The Three ‘M’s’ Filmmakers Need

The Three ‘M’s’ Filmmakers Need

What every filmmaker needs to remember is life in the creative industries means running a three pronged business. People new to filmmaking also need to apply the same creative Management, personal Management and financial Management rules that apply to start-ups. Ignore the three ‘M’s’ filmmakers need at your peril.

The Three ‘M’s’ Filmmakers Need

1.Maker

As a filmmaker you need to make films. If you aren’t making films, you have no business calling yourself a filmmaker. It’s as simple as that!

In today’s new digital world it’s also important to remember that a filmmaker doesn’t solely make films. There are many different types of films that are waiting for you to make. Documentaries, shorts and feature films are no longer the principal types of films made. In our new visual stroytelling world one needs to add web series, viral shorts, television series, virtual reality experiences and of course gaming.

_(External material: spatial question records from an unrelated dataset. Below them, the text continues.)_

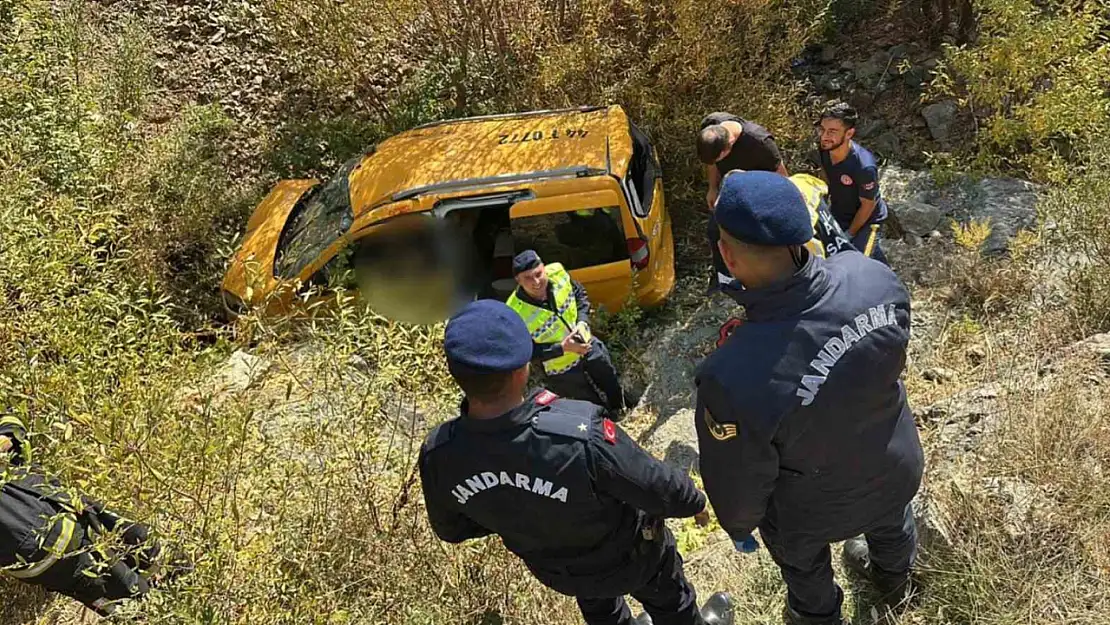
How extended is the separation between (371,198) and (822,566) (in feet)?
14.0

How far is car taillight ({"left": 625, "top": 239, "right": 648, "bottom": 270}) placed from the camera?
5.53 meters

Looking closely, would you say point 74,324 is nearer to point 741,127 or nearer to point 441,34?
point 741,127

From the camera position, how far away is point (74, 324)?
307 cm

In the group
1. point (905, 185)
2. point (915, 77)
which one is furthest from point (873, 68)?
point (905, 185)

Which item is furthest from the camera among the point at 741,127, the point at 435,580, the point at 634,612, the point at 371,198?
the point at 371,198

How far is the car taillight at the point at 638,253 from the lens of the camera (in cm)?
553

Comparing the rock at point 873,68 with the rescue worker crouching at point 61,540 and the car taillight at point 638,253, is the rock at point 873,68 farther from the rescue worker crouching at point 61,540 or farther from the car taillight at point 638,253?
the rescue worker crouching at point 61,540

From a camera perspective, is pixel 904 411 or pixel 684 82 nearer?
pixel 904 411

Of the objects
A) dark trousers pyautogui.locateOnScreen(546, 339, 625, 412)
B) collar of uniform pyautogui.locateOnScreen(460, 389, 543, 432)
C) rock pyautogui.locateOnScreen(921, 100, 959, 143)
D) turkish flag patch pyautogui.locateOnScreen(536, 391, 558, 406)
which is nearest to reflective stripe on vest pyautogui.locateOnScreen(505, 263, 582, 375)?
dark trousers pyautogui.locateOnScreen(546, 339, 625, 412)

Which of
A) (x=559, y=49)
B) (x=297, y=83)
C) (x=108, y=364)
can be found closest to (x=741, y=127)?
(x=108, y=364)

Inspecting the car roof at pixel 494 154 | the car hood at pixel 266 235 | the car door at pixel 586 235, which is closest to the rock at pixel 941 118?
the car roof at pixel 494 154

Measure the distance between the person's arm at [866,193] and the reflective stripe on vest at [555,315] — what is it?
172 centimetres

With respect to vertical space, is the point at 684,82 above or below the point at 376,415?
below

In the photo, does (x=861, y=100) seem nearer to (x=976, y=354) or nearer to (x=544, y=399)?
(x=976, y=354)
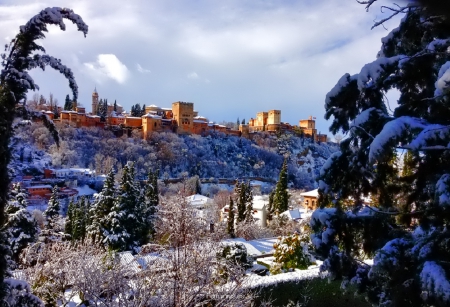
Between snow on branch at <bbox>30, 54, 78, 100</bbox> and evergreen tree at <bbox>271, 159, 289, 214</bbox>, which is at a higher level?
snow on branch at <bbox>30, 54, 78, 100</bbox>

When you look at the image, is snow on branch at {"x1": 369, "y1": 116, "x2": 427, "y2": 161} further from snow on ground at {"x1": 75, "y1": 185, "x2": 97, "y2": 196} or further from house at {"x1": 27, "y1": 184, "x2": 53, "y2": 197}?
snow on ground at {"x1": 75, "y1": 185, "x2": 97, "y2": 196}

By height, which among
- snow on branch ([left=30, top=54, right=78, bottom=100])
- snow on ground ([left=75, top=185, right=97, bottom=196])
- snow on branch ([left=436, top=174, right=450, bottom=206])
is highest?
snow on branch ([left=30, top=54, right=78, bottom=100])

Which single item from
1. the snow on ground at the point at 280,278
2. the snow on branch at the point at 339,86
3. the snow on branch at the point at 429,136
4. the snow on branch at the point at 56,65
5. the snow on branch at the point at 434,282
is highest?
the snow on branch at the point at 56,65

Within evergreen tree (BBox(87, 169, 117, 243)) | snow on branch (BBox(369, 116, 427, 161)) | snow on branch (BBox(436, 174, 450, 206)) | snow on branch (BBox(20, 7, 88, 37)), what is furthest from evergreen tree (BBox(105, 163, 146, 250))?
snow on branch (BBox(436, 174, 450, 206))

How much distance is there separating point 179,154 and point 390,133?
64.1 m

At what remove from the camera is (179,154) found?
66.0 meters

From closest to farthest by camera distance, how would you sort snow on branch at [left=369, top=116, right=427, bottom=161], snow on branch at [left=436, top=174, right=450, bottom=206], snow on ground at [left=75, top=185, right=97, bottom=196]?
1. snow on branch at [left=436, top=174, right=450, bottom=206]
2. snow on branch at [left=369, top=116, right=427, bottom=161]
3. snow on ground at [left=75, top=185, right=97, bottom=196]

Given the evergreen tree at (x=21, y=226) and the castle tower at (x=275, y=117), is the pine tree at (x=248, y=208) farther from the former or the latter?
the castle tower at (x=275, y=117)

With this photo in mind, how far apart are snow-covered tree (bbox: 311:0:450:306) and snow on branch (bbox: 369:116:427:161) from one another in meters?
0.02

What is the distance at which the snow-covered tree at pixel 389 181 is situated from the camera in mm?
3004

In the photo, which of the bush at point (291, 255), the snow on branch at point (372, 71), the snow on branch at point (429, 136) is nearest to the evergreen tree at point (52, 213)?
the bush at point (291, 255)

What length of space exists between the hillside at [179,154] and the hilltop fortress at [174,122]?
2.25m

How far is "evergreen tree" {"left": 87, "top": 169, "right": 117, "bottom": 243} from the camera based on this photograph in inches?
682

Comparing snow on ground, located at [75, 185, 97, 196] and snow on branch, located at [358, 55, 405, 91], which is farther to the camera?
snow on ground, located at [75, 185, 97, 196]
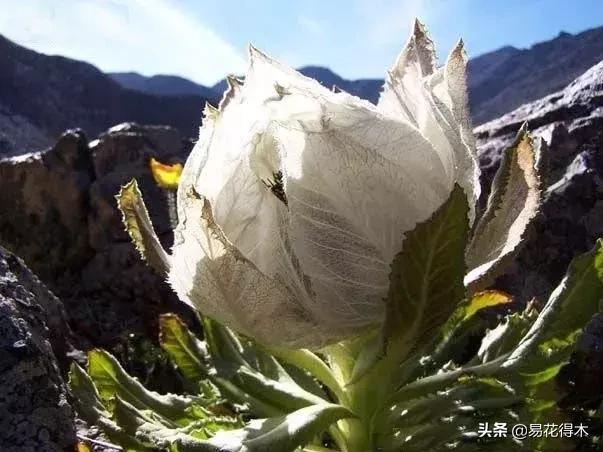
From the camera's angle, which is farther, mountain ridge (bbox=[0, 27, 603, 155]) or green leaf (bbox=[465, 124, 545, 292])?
mountain ridge (bbox=[0, 27, 603, 155])

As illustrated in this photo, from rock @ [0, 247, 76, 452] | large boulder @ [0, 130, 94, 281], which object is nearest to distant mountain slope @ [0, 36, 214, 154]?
large boulder @ [0, 130, 94, 281]

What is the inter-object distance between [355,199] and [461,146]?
24cm

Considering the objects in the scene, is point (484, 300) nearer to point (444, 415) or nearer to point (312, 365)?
point (444, 415)

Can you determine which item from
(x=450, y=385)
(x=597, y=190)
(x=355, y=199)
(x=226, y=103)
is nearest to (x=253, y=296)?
(x=355, y=199)

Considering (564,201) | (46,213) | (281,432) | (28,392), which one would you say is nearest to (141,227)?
(28,392)

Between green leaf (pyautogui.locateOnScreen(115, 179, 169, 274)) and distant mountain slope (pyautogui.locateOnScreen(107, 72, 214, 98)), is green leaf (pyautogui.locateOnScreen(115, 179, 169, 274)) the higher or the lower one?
the lower one

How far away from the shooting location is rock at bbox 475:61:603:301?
225 centimetres

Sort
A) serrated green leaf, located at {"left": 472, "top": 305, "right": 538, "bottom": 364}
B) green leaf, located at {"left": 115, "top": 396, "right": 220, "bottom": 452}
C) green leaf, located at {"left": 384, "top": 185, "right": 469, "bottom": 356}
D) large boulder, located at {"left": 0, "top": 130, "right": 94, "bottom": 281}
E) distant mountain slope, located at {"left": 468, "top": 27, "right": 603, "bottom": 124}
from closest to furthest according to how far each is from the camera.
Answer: green leaf, located at {"left": 384, "top": 185, "right": 469, "bottom": 356} → green leaf, located at {"left": 115, "top": 396, "right": 220, "bottom": 452} → serrated green leaf, located at {"left": 472, "top": 305, "right": 538, "bottom": 364} → large boulder, located at {"left": 0, "top": 130, "right": 94, "bottom": 281} → distant mountain slope, located at {"left": 468, "top": 27, "right": 603, "bottom": 124}

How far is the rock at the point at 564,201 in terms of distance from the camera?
2.25 metres

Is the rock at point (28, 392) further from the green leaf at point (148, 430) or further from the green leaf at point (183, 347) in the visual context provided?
the green leaf at point (183, 347)

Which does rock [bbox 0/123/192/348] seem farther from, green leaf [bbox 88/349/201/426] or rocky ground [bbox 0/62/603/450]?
green leaf [bbox 88/349/201/426]

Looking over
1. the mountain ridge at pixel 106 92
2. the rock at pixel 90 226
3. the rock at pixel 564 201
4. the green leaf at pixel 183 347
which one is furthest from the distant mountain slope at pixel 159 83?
the green leaf at pixel 183 347

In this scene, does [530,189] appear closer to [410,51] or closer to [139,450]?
[410,51]

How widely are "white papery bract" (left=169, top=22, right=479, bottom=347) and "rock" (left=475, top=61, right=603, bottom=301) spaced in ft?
→ 3.45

It would be a bold and strategically wise move to move away from the 20th century occupation of ‘filmmaker’. Instead, why not embrace this new world filled with opportunities for visual storytelling. And that could make you a muti-format content creator.

Think of all the different ways you can tell your excellent stories:

  • viral shorts
  • web series
  • documentary shorts and features
  • social impact corporate videos
  • feature length movies
  • television (or online series)
  • virtual reality and immersive stories
  • gaming and interactive

Whichever format suits your story remember: if you aren’t making it your aren’t calling yourself a filmmaker.

2.Manager

Here comes the bit that nearly always sinks creative: the management side of the coin. And by manage, I mean how to manage the business side and to manage the creative side.

Managing the creative side of one’s career

Managing the creative side means to maximise. And by maximise I mean you need to maximise your personal life as well. Managing a successful professional career is tricky. Combining a full-blown career with a personal life trickier still. But somehow we need to learn how to convince friends, family and lovers that a filmmakers’ life needs a huge amount of focus.

There are many self-help and useful instructional books and publications that can assist you in developing your thinking about this important topic.

Managing the business side

Running a business of any description require a knowledge of the structures required in order to satisfy local laws. Get business help and advice from someone you can trust. Perhaps, you can emulate one of my heroes, John Hitchcox.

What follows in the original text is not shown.